Officer Benjamin Kelly: The mindset to win a split-second confrontation


Maurice Clemmons’ body was probably still warm when I started getting text messages and e-mails from my friends in the Seattle/Tacoma area early Monday morning. The manhunt was over. The mainstream media reported that a “routine stolen vehicle check” had led to the righteous shooting death of Clemmons by Seattle Police Department’s Officer Benjamin L. Kelly, a five-year veteran assigned to the South Precinct. The Seattle Times  wrote that Kelly is “fortunate to be alive.”

I beg to differ. I believe Officer Kelly is alive because he trusted his instincts, employed his training, and had the mindset to win that split-second confrontation with Clemmons instead of becoming Clemmons’ fifth law enforcement victim.

The two-day manhunt involved hundreds of cops, including numerous SWAT teams going door-to-door looking for Clemmons and those who aided him in fleeing authorities. It ended the way so many high-profile cases do, with the actions of single patrol officer doing good police work. Working the night shift, Officer Kelly observed a 1990 Acura on the street with the hood up and the engine running. Kelly ran the plate and discovered that the car had been reported stolen only about two hours earlier and just a few blocks away. As he sat in his car filling out the report, he noticed a male approaching the driver's side of the patrol car from behind. Kelly immediately exited his vehicle, recognized Clemmons and began issuing orders. When Clemmons didn’t comply and reached into his waistband, Kelly fired several shots, striking the cop-killer twice. Clemmons was pronounced dead on the scene a short while later.

= Problem 1 =
Please reproduce the article about Officer Benjamin Kelly word for word, from its title to its final sentence.
= Problem 2 =
Switch "closest" to "nearest" in the part of the records that opens with the line containing "What is the distance from the viewpoint" and closes with the end of the records, keeping everything else unchanged. Return that part alone.

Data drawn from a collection
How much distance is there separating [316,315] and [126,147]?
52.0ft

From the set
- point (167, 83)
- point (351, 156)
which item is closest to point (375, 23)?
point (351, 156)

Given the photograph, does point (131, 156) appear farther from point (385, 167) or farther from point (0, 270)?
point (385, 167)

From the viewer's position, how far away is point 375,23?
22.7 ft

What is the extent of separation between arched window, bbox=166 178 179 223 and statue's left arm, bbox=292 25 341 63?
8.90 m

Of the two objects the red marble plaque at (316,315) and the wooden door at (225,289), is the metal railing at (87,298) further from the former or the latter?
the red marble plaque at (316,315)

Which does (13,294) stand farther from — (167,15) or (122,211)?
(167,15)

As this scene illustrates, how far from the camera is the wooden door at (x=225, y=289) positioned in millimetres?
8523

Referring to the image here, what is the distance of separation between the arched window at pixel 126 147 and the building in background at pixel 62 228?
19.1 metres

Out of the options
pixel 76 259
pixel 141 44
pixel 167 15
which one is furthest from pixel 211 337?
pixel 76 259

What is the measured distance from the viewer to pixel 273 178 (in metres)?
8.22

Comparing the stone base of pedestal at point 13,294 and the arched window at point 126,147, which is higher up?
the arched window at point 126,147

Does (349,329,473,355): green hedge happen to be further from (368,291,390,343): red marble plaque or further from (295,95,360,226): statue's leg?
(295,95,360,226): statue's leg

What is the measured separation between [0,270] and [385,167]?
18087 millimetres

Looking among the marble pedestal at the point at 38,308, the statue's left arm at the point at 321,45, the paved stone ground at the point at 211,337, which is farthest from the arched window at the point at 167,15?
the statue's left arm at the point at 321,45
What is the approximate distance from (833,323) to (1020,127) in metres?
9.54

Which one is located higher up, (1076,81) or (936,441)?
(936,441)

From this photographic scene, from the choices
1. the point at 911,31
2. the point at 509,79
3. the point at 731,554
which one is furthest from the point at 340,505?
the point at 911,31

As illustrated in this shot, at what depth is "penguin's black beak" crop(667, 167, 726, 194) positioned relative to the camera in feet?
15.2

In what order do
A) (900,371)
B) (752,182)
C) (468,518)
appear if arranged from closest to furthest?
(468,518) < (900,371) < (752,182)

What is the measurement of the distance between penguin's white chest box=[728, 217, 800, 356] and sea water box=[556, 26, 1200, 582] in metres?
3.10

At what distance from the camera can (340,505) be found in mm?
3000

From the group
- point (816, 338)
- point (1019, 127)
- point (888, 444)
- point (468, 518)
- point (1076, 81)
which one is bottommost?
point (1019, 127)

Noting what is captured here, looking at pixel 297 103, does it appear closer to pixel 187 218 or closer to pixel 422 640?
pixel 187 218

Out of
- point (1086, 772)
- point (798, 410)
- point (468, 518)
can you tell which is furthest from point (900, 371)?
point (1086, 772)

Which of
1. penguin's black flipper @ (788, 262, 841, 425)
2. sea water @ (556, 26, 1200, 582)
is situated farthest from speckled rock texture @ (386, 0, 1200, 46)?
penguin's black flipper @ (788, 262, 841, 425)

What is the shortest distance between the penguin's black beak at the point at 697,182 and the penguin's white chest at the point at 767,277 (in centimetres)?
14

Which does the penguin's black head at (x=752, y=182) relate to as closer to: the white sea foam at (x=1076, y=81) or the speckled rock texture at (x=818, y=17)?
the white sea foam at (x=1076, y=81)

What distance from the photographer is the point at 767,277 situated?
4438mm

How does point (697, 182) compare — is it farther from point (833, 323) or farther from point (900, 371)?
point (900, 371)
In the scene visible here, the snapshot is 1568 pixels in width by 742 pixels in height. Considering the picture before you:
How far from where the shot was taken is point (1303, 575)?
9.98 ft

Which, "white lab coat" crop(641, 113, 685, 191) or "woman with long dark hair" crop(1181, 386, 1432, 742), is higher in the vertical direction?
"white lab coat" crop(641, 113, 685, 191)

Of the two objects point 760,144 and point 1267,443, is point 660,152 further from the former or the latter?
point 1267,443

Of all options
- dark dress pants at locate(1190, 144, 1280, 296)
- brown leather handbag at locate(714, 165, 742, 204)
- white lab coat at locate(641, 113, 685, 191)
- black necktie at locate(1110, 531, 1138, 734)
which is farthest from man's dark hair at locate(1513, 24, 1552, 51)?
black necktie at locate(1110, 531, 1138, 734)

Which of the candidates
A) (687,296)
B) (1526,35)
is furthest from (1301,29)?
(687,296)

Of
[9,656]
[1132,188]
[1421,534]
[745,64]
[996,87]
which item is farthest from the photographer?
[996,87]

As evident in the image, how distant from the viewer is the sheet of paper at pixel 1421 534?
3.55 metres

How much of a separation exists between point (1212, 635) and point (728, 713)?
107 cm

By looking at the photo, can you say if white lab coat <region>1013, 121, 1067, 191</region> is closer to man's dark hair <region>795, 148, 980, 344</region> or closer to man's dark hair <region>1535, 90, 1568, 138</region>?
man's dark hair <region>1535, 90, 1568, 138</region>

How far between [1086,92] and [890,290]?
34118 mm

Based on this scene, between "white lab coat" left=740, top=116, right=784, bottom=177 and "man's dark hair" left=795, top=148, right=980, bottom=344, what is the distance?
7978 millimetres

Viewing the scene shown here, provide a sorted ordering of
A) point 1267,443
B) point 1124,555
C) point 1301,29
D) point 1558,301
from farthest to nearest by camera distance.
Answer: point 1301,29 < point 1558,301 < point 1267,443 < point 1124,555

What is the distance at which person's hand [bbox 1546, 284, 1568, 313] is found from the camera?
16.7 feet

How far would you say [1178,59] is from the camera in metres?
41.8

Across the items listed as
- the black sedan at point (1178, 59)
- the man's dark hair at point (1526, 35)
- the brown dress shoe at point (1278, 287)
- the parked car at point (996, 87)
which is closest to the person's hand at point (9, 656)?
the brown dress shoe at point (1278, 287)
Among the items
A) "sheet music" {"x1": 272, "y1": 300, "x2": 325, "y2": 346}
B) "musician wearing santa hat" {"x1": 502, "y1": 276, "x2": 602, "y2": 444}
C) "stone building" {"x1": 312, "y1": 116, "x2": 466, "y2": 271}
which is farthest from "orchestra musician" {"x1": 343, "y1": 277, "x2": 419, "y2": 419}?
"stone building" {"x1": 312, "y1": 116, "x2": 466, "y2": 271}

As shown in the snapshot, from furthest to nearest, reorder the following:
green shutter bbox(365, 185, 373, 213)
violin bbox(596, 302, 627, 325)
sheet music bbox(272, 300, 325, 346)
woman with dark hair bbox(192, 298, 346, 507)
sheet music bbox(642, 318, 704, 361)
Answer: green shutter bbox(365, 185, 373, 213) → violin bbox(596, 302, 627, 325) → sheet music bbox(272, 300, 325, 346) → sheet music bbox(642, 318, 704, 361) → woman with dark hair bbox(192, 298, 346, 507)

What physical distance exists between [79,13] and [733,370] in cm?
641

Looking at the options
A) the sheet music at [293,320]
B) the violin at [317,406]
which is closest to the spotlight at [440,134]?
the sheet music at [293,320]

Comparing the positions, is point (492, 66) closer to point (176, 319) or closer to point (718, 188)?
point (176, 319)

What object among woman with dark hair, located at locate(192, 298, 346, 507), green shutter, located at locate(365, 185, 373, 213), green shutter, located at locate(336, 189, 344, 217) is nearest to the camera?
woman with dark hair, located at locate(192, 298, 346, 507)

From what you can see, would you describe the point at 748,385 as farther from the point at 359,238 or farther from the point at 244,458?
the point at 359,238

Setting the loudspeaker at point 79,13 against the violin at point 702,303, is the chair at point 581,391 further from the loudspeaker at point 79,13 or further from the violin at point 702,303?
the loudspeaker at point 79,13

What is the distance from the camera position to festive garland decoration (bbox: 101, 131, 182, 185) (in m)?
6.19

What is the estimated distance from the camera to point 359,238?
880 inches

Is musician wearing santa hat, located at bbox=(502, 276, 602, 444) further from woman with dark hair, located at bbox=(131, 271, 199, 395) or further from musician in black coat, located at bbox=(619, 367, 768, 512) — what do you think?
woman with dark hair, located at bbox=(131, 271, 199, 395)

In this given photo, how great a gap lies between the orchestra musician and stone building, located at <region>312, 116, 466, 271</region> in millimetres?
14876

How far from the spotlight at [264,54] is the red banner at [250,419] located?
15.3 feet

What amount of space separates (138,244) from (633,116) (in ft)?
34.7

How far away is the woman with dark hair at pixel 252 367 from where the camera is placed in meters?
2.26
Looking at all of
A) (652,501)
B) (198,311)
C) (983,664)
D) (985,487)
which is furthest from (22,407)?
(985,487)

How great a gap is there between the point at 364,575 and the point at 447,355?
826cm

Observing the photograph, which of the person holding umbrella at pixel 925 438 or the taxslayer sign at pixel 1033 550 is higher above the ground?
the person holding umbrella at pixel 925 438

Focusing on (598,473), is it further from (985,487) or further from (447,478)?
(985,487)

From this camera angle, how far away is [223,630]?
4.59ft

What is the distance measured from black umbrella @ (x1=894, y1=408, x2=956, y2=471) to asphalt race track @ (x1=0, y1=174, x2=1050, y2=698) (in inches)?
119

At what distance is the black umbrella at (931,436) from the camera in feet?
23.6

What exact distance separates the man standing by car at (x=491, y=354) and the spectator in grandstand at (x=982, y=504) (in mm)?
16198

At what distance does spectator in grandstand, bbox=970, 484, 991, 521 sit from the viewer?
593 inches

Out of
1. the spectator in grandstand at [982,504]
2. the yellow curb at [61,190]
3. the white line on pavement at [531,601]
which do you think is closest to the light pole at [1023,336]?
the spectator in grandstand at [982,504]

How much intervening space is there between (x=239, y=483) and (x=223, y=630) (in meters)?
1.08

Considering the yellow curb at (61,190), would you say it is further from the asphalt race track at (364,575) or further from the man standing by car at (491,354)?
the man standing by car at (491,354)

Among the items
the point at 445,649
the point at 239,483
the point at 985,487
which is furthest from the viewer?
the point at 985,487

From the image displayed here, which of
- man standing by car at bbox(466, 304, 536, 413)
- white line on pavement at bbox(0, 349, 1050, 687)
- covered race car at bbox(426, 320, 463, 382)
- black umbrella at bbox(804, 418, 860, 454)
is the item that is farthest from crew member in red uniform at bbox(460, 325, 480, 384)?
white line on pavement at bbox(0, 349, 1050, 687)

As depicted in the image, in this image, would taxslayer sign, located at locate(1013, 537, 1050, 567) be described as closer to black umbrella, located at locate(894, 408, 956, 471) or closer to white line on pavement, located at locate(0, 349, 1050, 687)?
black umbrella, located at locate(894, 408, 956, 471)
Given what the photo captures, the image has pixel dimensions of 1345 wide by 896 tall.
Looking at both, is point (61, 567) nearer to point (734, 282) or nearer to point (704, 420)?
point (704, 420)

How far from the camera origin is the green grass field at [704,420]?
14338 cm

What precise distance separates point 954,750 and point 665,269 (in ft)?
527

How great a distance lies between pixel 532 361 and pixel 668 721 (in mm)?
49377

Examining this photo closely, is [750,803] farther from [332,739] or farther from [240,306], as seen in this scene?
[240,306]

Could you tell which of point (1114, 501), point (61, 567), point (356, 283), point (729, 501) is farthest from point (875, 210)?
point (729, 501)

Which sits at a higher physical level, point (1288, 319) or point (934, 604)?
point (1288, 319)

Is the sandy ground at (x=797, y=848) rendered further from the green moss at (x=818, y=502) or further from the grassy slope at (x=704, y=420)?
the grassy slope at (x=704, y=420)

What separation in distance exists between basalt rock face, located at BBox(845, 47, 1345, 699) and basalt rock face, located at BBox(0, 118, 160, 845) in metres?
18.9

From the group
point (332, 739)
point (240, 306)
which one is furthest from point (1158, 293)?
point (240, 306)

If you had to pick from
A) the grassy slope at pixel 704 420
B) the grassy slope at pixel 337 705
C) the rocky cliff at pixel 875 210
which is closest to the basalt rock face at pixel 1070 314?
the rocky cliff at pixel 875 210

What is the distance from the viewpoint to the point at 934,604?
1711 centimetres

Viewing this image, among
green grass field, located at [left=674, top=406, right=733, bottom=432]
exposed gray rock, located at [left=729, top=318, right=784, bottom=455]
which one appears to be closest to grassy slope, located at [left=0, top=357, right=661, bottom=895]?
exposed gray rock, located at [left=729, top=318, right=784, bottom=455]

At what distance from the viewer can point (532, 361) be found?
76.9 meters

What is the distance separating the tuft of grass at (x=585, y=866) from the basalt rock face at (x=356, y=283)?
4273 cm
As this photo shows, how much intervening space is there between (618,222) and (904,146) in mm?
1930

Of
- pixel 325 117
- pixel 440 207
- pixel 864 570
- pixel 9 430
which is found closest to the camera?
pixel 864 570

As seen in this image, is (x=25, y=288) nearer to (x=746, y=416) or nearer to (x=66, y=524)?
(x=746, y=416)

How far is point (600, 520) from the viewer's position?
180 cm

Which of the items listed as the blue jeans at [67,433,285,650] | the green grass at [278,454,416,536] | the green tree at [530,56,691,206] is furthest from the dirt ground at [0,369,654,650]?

= Final answer 1 =
Officer Benjamin Kelly: The mindset to win a split-second confrontation


Maurice Clemmons’ body was probably still warm when I started getting text messages and e-mails from my friends in the Seattle/Tacoma area early Monday morning. The manhunt was over. The mainstream media reported that a “routine stolen vehicle check” had led to the righteous shooting death of Clemmons by Seattle Police Department’s Officer Benjamin L. Kelly, a five-year veteran assigned to the South Precinct. The Seattle Times  wrote that Kelly is “fortunate to be alive.”

I beg to differ. I believe Officer Kelly is alive because he trusted his instincts, employed his training, and had the mindset to win that split-second confrontation with Clemmons instead of becoming Clemmons’ fifth law enforcement victim.

The two-day manhunt involved hundreds of cops, including numerous SWAT teams going door-to-door looking for Clemmons and those who aided him in fleeing authorities. It ended the way so many high-profile cases do, with the actions of single patrol officer doing good police work. Working the night shift, Officer Kelly observed a 1990 Acura on the street with the hood up and the engine running. Kelly ran the plate and discovered that the car had been reported stolen only about two hours earlier and just a few blocks away. As he sat in his car filling out the report, he noticed a male approaching the driver's side of the patrol car from behind. Kelly immediately exited his vehicle, recognized Clemmons and began issuing orders. When Clemmons didn’t comply and reached into his waistband, Kelly fired several shots, striking the cop-killer twice. Clemmons was pronounced dead on the scene a short while later.

= Final answer 2 =
What is the distance from the viewpoint to the point at 934,604?
1711 centimetres

Viewing this image, among
green grass field, located at [left=674, top=406, right=733, bottom=432]
exposed gray rock, located at [left=729, top=318, right=784, bottom=455]
which one appears to be nearest to grassy slope, located at [left=0, top=357, right=661, bottom=895]?
exposed gray rock, located at [left=729, top=318, right=784, bottom=455]

At what distance from the viewer can point (532, 361) be found?
76.9 meters

What is the distance separating the tuft of grass at (x=585, y=866) from the basalt rock face at (x=356, y=283)?
4273 cm
As this photo shows, how much intervening space is there between (618,222) and (904,146) in mm?
1930

Of
- pixel 325 117
- pixel 440 207
- pixel 864 570
- pixel 9 430
which is found nearest to the camera?
pixel 864 570

As seen in this image, is (x=25, y=288) nearer to (x=746, y=416) or nearer to (x=66, y=524)?
(x=746, y=416)

How far is point (600, 520) from the viewer's position?
180 cm

Which of the items listed as the blue jeans at [67,433,285,650] | the green grass at [278,454,416,536] | the green tree at [530,56,691,206] is furthest from the dirt ground at [0,369,654,650]?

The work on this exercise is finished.